Perhaps most surprisingly, the analysis suggests India may not have the same earth-shaking impact on global commodity markets that China did. India’s growth model appears less resource-intensive, shaped by different urbanisation patterns and a smaller share of heavy industry. This could have profound implications for global energy and materials markets that have long relied on Chinese demand.
Labour reforms emerge as a critical factor in the report. While China benefited from a flexible labour market in its manufacturing heyday, India’s complex labour laws have often been cited as a barrier to growth. Recent reforms, including the consolidation of labour codes, could mark a turning point if fully implemented. Yet political sensitivities around these changes mean progress remains uncertain.
The role of foreign direct investment (FDI) also looms large in India’s manufacturing aspirations.

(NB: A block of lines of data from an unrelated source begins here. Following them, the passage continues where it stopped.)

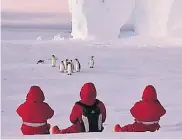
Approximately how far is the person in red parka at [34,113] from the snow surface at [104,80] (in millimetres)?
223

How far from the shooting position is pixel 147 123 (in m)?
2.66

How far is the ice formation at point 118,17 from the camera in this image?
1820 centimetres

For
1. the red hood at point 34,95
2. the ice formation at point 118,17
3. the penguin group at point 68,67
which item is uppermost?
the ice formation at point 118,17

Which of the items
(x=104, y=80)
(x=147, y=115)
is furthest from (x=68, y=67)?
(x=147, y=115)

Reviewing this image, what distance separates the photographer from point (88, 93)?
103 inches

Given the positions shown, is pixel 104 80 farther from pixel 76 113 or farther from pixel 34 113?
pixel 34 113

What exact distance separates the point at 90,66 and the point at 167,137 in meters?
7.59

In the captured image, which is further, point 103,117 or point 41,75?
point 41,75

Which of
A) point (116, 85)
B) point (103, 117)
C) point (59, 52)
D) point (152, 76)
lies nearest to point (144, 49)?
point (59, 52)

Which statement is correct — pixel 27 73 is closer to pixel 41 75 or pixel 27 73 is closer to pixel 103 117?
pixel 41 75

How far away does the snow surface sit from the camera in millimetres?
4355

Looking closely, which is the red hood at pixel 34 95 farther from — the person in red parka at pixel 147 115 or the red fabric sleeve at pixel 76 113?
the person in red parka at pixel 147 115

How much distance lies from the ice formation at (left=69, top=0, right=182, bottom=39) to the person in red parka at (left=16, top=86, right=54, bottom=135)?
15.5 metres

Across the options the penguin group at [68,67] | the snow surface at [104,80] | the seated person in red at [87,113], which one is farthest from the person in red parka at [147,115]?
the penguin group at [68,67]
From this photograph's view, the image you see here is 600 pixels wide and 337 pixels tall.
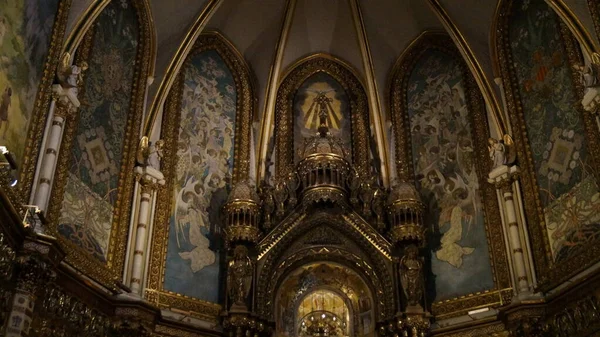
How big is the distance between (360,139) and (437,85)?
8.27 feet

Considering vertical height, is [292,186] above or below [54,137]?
above

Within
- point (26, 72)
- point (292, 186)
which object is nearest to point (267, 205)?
point (292, 186)

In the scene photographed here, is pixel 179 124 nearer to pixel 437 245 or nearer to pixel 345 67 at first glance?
pixel 345 67

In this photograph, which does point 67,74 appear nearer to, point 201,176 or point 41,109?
point 41,109

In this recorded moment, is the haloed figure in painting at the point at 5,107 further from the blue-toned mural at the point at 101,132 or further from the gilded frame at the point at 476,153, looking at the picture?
the gilded frame at the point at 476,153

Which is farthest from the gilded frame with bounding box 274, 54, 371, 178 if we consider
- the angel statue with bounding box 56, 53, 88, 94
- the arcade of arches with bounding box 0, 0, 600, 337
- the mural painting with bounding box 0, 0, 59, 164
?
the mural painting with bounding box 0, 0, 59, 164

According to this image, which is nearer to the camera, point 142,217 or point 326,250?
point 142,217

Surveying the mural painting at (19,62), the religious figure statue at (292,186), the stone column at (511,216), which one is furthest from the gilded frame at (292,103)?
the mural painting at (19,62)

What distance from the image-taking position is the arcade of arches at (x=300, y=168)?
11.9 m

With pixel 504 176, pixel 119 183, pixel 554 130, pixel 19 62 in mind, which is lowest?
pixel 119 183

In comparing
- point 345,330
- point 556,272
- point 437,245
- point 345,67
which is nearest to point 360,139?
point 345,67

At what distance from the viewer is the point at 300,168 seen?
54.7ft

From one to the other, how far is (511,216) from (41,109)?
9.77 m

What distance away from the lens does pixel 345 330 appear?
1584 centimetres
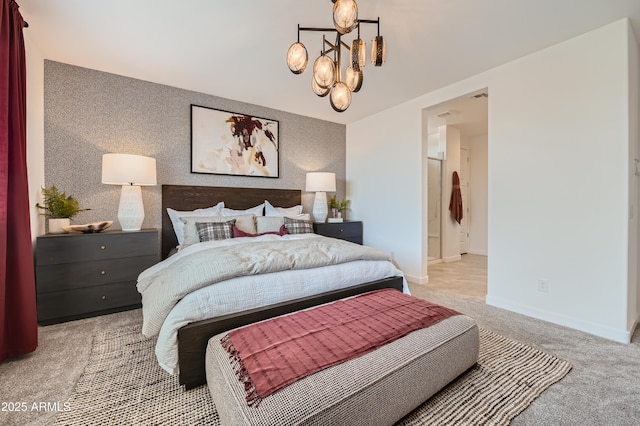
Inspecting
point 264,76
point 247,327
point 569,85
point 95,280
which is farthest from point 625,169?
point 95,280

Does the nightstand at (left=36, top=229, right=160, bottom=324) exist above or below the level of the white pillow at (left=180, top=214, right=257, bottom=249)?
below

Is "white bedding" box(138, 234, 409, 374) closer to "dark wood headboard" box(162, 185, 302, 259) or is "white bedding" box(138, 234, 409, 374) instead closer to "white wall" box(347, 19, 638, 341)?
"dark wood headboard" box(162, 185, 302, 259)

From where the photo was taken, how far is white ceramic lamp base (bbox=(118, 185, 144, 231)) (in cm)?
281

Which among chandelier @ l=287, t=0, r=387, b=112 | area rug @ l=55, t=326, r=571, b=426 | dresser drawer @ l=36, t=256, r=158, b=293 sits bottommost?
area rug @ l=55, t=326, r=571, b=426

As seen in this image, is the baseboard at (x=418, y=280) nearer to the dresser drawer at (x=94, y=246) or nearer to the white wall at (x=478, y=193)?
the white wall at (x=478, y=193)

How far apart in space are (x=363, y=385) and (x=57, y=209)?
10.4ft

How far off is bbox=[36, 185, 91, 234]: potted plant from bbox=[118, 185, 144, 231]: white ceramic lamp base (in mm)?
397

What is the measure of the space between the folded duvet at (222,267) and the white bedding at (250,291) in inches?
1.4

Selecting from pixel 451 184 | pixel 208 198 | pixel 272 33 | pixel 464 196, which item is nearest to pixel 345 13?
pixel 272 33

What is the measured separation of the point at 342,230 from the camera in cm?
414

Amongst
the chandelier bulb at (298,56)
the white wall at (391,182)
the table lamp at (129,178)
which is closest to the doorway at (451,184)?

The country has seen a notable uptick in FDI, with manufacturing accounting for over a third of inflows in recent years. This vote of confidence from global investors could provide crucial capital and expertise to boost India’s industrial base.
Yet challenges remain. The report notes that while infrastructure has improved, it still lags behind China’s at a comparable stage of development. Land acquisition for industrial projects, a process that was relatively streamlined in China, remains a thorny issue in India despite recent reforms.
As India navigates these complex waters, the global context adds another layer of intrigue. With many multinational companies seeking to diversify their supply chains away from China, India stands to benefit. However, competition from other emerging economies means success is far from guaranteed.
In the end, the UBS report suggests that while India may not replicate China’s exact path to manufacturing supremacy, it has the potential to forge its own unique route to economic power. The country’s ability to leverage its strengths while addressing structural weaknesses will determine whether it can truly become the world’s next economic titan.